The idea is that if STRC trades below $100, the dividend payment can be increased, which should push up the price of MSTR. In the other scenario, if STRC trades above $100, the dividend amount can be decreased, which should in theory push the price down towards $100.
Dividends are typically paid each month and the dividend can be adjusted at the company’s discretion.
A key difference to treasuries being that the money raised by issuing STRC is used to buy Bitcoin. This is another attempted hack of the financial system, to buy more Bitcoin.
What seems to be the risk:
if a company has a variable coupon, where the variation is designed to keep the price of the debt stable, then if the company gets into difficulty and credit risks increase, the coupon payments will need to increase to keep the price of the debt stable. This means that as the company hits difficult times, its liabilities will increase. A downward death spiral is therefore possible, where the credit worthiness of the company goes down and down, until bankruptcy.
Why such an outcome is unlikely:
Our understanding of the above is that MSTR can, at its absolute discretion, lower the dividend rate by up to 25 bps a month, no matter what else is happening. It doesn't matter what is happening to the STRC price or on the wider market, the dividend rate can be reduced by 25 bps a month. This equates to 300 bps or 3 percentage points per annum. Therefore, based on a prevailing 10% dividend rate, it will take three years and four months to bring the rate down to zero, at the maximum allowed rate of decline. In certain scenarios the company can reduce the dividend rate even faster each month, if market interest rates in the wider economy are also in decline. So for example if the market overnight rate declines by 100 bps in a month (from the start of the month to the floor), then the STRC dividend rate could decline by 100 bps + 25 bps = 125 bps in any given month.

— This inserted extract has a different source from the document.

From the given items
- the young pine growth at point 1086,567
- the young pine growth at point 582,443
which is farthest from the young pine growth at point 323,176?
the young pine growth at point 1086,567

This seems fair, if the base rate is declining then STRC should be able to adjust.
if things become challenging for MSTR, instead of selling Bitcoin, MSTR could just abandon the narrative that STRC is targeting stability.
Don't forget to brush your teeth, kids!
there is still no form of security or risk of bankruptcy and the company does not have to pay dividends to STRC holders at all, if it doesn't want to.